As a spark myself When you look at the technical references books and Regs we work to I find it unbelievably frustrating when you have other trades and some customers dismiss or playdown what we do when they don't actually realise the amount of knowledge a tester had to know.
with the exception of the wander lead, those tools look nice and clean 🙄 Thanks for sharin mate 🙂 A Fuse Finder absolutely essential for me sometimes. Turn up to a restaurant and no ones got a clue which badly labelled breaker does the circuit you're supposed to be working on
FLIR CM275 clamp meter with thermal imager built in; pricey but incredibly handy. Actually bought mine originally for working on overhead cranes because it's light and easy to carry (there isn't much room on crane gantries) and it's my go-to for quite a lot of stuff now.
@@residualelectrical I've had a couple of cases recently where cranes have had an intermittent phase loss on a contactor and TI highlights it more easily than trying to probe onto a contactor output and run the crane; it's useful for finding mechanical issues that stop a motor also. If I'm doing an install, I can do a load check and a quick thermal scan of a DB to spot any unknown / unseen problems before starting the job.
Hi Mike, A very informative video on the testing kit and literature you take with you. I’ve said it before and I’ll say it again that you are a natural behind the camera! Take care, stay safe. 🙏🏼
The packout box works quite well for your testing setup. Not much different to my setup really. I do carry a voltage tester and proving unit plus a small level in my domestic / light commercial. For my industrial set up I add spanners / sockets and a lot more socket adapters and then an earth tester in a separate bag with all its leads and spikes and clamp.
In before all the comments about those tools look clean/unused... every tester there is minimum hundreds of dollars, I've got a near 10yo fluke clamp meter and its in pristine condition cos I'm not an idiot... I like the loadout in the packout box, I used to keep all my testers in the exact same box - upgraded to the drawers though recently 👌 I also write 'today' on all my lockout tags 😂😂
Ciuld you do a video on contractors and replays like a basics kind of crash on the how to connect them, how there worth using and there operation, only if you get time like as I'm sure your flat out 😄
Great video. Plus one on the thermal camera, particularly if you do any fault finding on electronic equipment as well - the bit that is too hot is usually the bit that is broken, and the camera is better and safer than the fingertip spit and sizzle test... Same with the paper documentation - Google is great, until there is no mobile signal or WiFi. As to lock out padlocks - there is always some idiot/psychopath who thinks his work is worth more than your life, and will go looking for his hacksaw. Unless the guy really was trying to kill me, of course. Regards, keep up the good work, JP.

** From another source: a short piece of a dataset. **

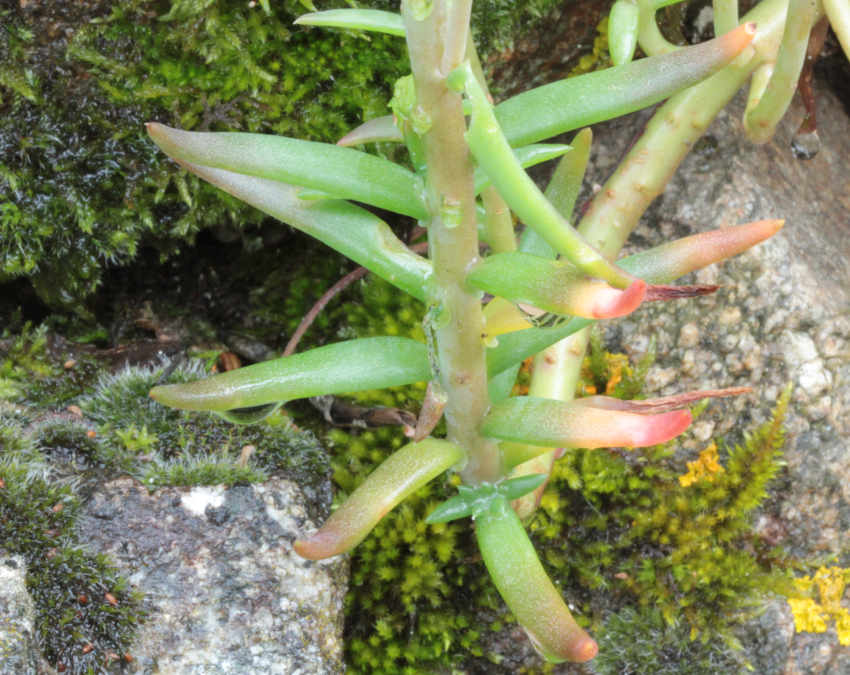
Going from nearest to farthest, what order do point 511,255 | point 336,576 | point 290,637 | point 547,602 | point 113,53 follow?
point 511,255 → point 547,602 → point 290,637 → point 336,576 → point 113,53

Would you recommend any theory books for learning about fault finding? I work mainly industrial construction for my apprenticeship and don't get a chance to learn about maintenance/fault finding.
Hi Mike, are you still keeping your test gear in packout? I'm racking the van at the moment and currently have my test gear in a Veto MB3 - when on site do you find the packout restrictive not having a bag to carry around with accessories etc.I've a KT65DL so the setup would look similar to yours. Hope you're well.